My face is falling asleep

Nothing against creative dialogue with colleagues at work. But meetings are frequently a huge waste of time, according to our author.

I’m lucky. Since I’ve been working as a freelance journalist, I’ve been spared a lot. Commuting to work, for example. I don’t get stuck in traffic or in the corridor of an overcrowded train. But what’s much better: I don’t have to attend any more meetings. Of course, I still have meetings or conceptual discussions with my clients. But these are about a specific interview, piece of reporting or article. Work meetings like that are usually held with no more than three people and they’re over in a flash as soon as everything has been discussed. But I can well remember the time when I was still an employee. There was no escape. Morning meetings, weekly meetings, briefing meetings, debriefing meetings – whatever the meeting involving the whole department and its head was called, it was always pretty much the same.
And it went like this:

Braggers and empty phrases
The whole gang meet more or less punctually in a much too small, stuffy conference room, sit down around the table and wait for something to happen. There’s always someone who comes late, of course. Mr or Mrs Bragger was busy saving the world. Or they were simply in the toilet, tidying their hair. Finally everybody is there and the meeting can start. And immediately, you’re bombarded with empty phrases from one end of the table. The talk is of quick wins that you have to focus on proactively as this is the only way to achieve the core values. Another colleague takes the opportunity to big themselves up with plagiarized ideas. Another who can’t even manage that bores the meeting with their wildly exciting private life. Others don’t say anything at all, play with their mobile phone, bite their fingernails or write to-do lists. No, not for their job. They’re just reminding themselves to buy butter. And cat food. And that it’s time for their annual check-up with their gynaecologist.
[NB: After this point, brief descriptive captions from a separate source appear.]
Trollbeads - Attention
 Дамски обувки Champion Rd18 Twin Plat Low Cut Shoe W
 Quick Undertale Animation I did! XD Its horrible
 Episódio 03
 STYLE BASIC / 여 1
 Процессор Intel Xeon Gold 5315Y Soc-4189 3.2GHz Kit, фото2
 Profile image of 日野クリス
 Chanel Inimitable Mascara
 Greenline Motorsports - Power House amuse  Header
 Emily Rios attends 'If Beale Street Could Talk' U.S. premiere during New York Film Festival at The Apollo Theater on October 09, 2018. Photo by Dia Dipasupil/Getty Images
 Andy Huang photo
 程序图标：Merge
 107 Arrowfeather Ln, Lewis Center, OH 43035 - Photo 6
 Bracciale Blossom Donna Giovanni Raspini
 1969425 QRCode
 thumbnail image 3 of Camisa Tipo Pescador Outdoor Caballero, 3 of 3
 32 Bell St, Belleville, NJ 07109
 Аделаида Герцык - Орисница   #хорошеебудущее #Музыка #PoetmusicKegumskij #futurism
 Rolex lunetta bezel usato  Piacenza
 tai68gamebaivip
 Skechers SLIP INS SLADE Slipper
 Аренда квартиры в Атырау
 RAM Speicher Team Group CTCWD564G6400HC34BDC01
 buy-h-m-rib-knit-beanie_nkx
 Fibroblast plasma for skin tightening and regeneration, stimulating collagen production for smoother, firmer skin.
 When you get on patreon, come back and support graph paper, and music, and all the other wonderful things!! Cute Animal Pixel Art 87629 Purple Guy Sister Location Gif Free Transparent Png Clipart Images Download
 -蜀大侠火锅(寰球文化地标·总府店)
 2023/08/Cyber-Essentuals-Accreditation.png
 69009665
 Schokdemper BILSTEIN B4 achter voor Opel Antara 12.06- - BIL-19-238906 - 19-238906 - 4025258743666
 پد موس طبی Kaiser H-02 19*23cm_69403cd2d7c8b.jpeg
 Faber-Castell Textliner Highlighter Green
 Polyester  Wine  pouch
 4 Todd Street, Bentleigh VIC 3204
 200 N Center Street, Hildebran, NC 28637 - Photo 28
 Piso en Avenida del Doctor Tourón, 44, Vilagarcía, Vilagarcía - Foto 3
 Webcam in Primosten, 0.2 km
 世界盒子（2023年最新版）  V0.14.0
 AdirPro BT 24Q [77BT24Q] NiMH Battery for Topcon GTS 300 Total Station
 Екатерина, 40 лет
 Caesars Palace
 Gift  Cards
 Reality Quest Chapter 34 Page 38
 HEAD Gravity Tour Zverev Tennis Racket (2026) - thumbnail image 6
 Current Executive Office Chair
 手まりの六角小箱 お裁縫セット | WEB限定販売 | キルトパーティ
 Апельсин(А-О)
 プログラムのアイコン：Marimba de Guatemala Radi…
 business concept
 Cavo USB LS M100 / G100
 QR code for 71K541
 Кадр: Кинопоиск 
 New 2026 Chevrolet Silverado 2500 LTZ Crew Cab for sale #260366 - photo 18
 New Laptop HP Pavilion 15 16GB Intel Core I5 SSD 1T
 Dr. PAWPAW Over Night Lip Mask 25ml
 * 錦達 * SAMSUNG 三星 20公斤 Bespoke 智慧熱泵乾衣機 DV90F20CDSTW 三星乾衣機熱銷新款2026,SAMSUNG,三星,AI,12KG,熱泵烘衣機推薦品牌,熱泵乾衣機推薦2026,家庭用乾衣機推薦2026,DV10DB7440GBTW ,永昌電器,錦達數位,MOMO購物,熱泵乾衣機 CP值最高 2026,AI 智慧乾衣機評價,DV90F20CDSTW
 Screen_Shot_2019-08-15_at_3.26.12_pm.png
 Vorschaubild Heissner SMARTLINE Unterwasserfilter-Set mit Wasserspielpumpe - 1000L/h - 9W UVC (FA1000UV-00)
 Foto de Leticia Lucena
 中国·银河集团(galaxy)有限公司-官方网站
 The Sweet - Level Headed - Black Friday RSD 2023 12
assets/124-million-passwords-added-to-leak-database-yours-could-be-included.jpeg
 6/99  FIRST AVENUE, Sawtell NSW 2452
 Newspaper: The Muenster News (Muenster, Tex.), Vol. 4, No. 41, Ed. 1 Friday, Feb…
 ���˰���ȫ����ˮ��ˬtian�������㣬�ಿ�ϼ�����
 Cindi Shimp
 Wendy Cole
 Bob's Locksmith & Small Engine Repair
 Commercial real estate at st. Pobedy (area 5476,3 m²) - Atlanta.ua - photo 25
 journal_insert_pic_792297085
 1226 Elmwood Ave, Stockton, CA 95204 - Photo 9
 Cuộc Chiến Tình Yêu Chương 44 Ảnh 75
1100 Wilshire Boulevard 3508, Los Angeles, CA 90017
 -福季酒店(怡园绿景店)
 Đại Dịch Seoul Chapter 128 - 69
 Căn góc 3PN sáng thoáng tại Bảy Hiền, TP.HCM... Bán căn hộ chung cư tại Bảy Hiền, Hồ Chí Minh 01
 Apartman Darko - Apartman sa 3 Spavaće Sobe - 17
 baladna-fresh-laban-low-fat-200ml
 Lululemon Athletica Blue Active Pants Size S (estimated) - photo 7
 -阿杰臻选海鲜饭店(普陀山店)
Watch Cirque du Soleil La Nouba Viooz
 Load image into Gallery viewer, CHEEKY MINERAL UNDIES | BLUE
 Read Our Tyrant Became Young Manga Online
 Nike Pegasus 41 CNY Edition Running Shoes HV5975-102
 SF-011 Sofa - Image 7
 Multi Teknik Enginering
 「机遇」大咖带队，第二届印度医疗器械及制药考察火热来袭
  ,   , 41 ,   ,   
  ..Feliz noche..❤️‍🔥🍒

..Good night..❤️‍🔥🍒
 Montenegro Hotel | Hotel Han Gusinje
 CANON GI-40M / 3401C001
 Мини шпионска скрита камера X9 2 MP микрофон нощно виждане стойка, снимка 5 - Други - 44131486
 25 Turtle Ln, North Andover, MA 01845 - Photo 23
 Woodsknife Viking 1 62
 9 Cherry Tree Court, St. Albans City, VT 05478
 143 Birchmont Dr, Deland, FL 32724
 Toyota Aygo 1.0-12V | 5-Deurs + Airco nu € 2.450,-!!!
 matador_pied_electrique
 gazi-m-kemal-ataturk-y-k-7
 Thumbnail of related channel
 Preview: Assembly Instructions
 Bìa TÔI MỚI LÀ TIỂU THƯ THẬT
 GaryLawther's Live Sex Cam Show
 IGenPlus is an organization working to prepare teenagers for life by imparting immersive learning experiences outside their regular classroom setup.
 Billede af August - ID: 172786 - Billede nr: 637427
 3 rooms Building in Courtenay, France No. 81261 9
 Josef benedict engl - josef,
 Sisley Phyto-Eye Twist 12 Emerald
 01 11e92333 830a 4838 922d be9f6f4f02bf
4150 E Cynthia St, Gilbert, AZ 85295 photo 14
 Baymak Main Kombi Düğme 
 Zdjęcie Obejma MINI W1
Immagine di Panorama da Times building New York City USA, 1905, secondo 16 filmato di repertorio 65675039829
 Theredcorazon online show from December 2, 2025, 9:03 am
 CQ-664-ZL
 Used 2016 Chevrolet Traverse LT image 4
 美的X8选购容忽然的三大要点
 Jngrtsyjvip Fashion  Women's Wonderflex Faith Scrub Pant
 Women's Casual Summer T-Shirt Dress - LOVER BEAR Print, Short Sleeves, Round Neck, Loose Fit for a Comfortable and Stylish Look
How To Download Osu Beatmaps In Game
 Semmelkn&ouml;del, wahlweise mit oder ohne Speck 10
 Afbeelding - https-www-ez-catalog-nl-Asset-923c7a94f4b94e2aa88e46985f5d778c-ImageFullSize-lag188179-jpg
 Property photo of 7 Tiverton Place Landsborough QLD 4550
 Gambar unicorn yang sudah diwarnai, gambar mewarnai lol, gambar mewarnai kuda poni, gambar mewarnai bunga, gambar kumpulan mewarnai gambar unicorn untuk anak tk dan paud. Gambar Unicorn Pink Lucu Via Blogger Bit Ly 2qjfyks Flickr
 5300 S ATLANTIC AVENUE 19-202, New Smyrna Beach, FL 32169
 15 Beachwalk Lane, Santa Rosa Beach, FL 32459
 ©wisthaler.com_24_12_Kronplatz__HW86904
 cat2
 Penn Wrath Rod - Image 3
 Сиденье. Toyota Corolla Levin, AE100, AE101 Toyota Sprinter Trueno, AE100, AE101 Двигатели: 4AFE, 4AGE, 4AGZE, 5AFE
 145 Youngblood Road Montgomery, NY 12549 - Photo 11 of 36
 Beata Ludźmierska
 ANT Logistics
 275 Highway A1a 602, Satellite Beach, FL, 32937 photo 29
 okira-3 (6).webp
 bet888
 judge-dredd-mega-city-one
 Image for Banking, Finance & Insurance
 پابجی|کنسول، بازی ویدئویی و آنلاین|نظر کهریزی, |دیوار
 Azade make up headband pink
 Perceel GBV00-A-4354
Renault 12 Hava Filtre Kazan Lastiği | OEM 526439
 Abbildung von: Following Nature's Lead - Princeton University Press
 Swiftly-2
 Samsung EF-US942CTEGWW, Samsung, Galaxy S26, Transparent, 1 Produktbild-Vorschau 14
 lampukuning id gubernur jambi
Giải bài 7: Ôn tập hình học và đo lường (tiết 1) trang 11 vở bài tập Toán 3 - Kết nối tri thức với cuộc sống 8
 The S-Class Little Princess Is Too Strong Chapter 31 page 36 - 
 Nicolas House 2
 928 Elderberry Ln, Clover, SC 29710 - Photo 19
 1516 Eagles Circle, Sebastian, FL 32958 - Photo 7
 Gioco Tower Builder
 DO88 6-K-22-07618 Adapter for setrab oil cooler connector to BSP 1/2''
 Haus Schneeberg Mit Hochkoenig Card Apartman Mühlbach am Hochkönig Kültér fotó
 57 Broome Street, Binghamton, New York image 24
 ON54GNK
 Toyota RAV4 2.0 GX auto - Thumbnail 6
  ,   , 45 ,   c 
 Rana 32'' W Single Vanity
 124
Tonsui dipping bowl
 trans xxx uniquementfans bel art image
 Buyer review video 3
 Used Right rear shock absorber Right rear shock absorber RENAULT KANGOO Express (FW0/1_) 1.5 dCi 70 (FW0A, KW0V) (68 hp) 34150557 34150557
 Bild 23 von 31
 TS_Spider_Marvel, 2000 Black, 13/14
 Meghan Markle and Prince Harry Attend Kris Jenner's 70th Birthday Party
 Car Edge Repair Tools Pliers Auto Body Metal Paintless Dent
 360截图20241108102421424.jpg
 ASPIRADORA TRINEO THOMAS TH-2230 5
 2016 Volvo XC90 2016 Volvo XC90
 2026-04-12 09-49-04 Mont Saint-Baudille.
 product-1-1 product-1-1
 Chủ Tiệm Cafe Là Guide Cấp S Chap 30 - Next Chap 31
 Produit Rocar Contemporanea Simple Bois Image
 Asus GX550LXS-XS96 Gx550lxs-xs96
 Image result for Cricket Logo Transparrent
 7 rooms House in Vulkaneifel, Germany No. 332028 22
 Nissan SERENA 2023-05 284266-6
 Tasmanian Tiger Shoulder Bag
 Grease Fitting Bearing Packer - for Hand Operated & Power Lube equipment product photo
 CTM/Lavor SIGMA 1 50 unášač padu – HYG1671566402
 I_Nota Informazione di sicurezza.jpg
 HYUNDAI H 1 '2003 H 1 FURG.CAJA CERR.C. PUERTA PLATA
Boredom to the point of nodding off
Minutes turn to hours and the meeting goes on and on. The air gets stuffier and stuffier. And it seems just a matter of time until somebody nods off. Which is no rare occurrence, by the way. The electronics company Sharp surveyed over 2,000 employees in different companies in Europe and came to the conclusion that one out of ten employees has fallen asleep in a meeting. Ten percent had made up an excuse for leaving the room early. No wonder, then, that according to a study by management consultants Bain & Company, over 50 percent of all meetings are regarded as a waste of time by those attending them.

Stand or keep quiet
According to the above study, employees in companies spend around 15 percent of their time in meetings – and the figure is trending upwards. Ingenious minds have thought of all kinds of ruses to keep the waste of time to a minimum. ‘Stand-ups’, for example, or meetings held on foot. These take up around one third less time and they reliably prevent anyone from falling asleep. Amazon boss Jeff Bezos has developed a special method to combat the endless waffle: a silent start. No-one speaks for up to half an hour. But they don’t spend the time dozing. No. The time is to be used to read the material for the meeting or prepare yourself for the upcoming discussion.

Canteen instead of meeting I’m not sure if that does any good. In any case, I’m glad that I’m spared the 25 hours of meetings a month which, according to the Sharp study, people feel are ineffective. It adds up to a lot of time that can be put to better use. For working, for example. Or for a walk. Or going for lunch with your colleagues. According to a study by Cornell University, that’s not only supposed to improve teamwork but also boost performance in general. So from that point of view, the canteen is preferable to any meeting. Bon appétit!

Marianna Siegenthaler lives as a freelance author in Uetikon am See.